● **EXCERPTED TEXT**
4. Diuretics Diuretics are chemical substances that force the kidneys to excrete urine more frequently than usual, and in greater amounts. The most common use of diuretics in sport is as a means of losing weight quickly, so sports like rowing and wrestling which have weight restrictions tend to report the highest levels of diuretic use. Athletes who use anabolic steroids also frequently use diuretics to dilute the presence of the steroids in the urine - but this combination of anabolic steroids and diuretics is potentially very harmful to the body.

5. Peptide and Glycoprotein Hormones and Analogues
Quite a mouthful compared to the others - what on earth are they? They are a range of substances otherwise produced naturally by glands in the body to control specific bodily functions. For example, they can stimulate growth, increase tolerance to pain, and boost red blood cell production.

RESTRICTED SUBSTANCES Some substances are more banned than others … While some drugs are totally off-limits, others are described as ’restricted’ and their permissability depends on the intake and the regulations for the sport in question. These include alcohol, marijuana and local anaesthetics. Governing bodies of each sport should be able to supply chapter and verse on the specifics…

There are other illegal activities which don’t involve banned substances. These include: BLOOD DOPING - in which the body’s own bloodstream is ’enhanced’, for example by the introduction of blood which contains more red blood cells or artificial oxygen carriers. MANIPULATION of the urine sample given to testers.

For those who want to take a walk on the illegal side but don’t want to be detected ..., there are three main types of dodgy dealing:

1. Masking Take banned substances, then cover up those banned substances by taking legal substances with a similar chemical profile. This is known as ’masking’.

2. Using your natural resources - unnaturally Inject your body with an extra supply of its own blood or hormones. Why would anyone do that? Because if you can increase the supply of white blood cells in your blood it may improve your performance, and extra hormones could have a similarly beneficial effect. Without being detectable as ’alien’ substances....

● **RECORDED INFORMATION**
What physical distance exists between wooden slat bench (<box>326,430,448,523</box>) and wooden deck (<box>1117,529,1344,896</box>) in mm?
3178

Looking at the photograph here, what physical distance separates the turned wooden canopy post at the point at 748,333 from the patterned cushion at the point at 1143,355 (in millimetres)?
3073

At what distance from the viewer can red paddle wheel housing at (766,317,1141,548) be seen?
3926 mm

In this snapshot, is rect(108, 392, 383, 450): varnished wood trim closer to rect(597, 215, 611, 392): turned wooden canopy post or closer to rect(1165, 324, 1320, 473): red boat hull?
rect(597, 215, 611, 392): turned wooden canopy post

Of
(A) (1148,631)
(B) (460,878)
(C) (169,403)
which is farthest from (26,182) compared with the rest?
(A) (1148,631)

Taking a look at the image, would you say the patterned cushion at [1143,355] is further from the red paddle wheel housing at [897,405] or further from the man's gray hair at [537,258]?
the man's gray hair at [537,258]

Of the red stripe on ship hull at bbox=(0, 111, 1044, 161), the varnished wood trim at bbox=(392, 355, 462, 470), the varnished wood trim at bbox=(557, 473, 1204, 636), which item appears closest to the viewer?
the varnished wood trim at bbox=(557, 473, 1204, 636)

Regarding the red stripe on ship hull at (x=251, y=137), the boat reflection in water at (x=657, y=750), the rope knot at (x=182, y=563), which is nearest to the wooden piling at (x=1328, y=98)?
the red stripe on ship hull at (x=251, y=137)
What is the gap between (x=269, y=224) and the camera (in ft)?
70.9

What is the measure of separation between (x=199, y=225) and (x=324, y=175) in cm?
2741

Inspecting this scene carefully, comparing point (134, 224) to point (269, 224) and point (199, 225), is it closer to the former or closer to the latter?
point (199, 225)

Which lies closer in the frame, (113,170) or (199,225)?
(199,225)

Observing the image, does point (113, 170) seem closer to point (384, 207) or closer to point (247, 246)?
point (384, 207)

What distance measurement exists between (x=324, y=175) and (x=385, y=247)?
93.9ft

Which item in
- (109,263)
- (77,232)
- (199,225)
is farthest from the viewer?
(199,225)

● **WHAT TO WORK ON**
A – Which two sports does the excerpt on doping in sport name as reporting the highest levels of diuretic use?
B – Pick up the excerpt on doping in sport right after its final sentence and continue it.

● **SET OF ANSWERS**
A – Rowing and wrestling.

B –
3. Playing the system
Manage the timing and dosages of substances such as steroids so that they will improve training, but be out of your system before any potential tests might take place....

BUT WHY CALL IT ’DOPE’? You might have thought up until now that "dope" was simply a kinda 60s word for marijuana. But in a sporting context "doping" is the term for any kind of tampering with the body’s internal chemistry, so refers to every kind of banned substance there is, including stimulants and steroids - oh, and cannabinoids, yes.

"Dope" in this sense derives from the Dutch word "doop", meaning "sauce". And as we all know, sauce can come in many flavours ...

WHAT’S WRONG WITH DRUGS IN SPORT ANYWAY? If you’re seriously wondering that, you may be reading the wrong website!

But it’s not just a question of certain individuals trying to sneak an advantage, there are health issues too. While newspapers may focus on people not playing by the rules, most governing bodies go to great lengths to stress the harmful effects of drugs on athletes’ longterm health.

For example, the International Olympic Committee state that they are anti-drugs for three reasons:

HEALTH: To protect the health of athletes
ETHICS: To honour both medical and sport ethics
FAIRNESS: To promote equality for all competing athletes

There are more published guidelines on substance-abuse than a cat’s got fleas, so if you’re involved in sport make sure you know which ones apply to you, and for which events...

Most individual sporting bodies in the UK have their own published anti-doping rules. These can vary slightly from sport to sport, and it’s speculated that confusion over slight differences in regulations could be behind some of the high-profile drugs allegations to emerge recently. So all competitors in elite sport are strongly advised to get their hands on the specific documents relating to their event.

However, we do also have national guidelines, as laid down by UKSport.

And as signatories to the Council Of Europe Anti-Doping Convention, the UK is bound to comply with its code of practice.

On a global scale, there’s the International Olympic Committee’s Anti-Doping Code.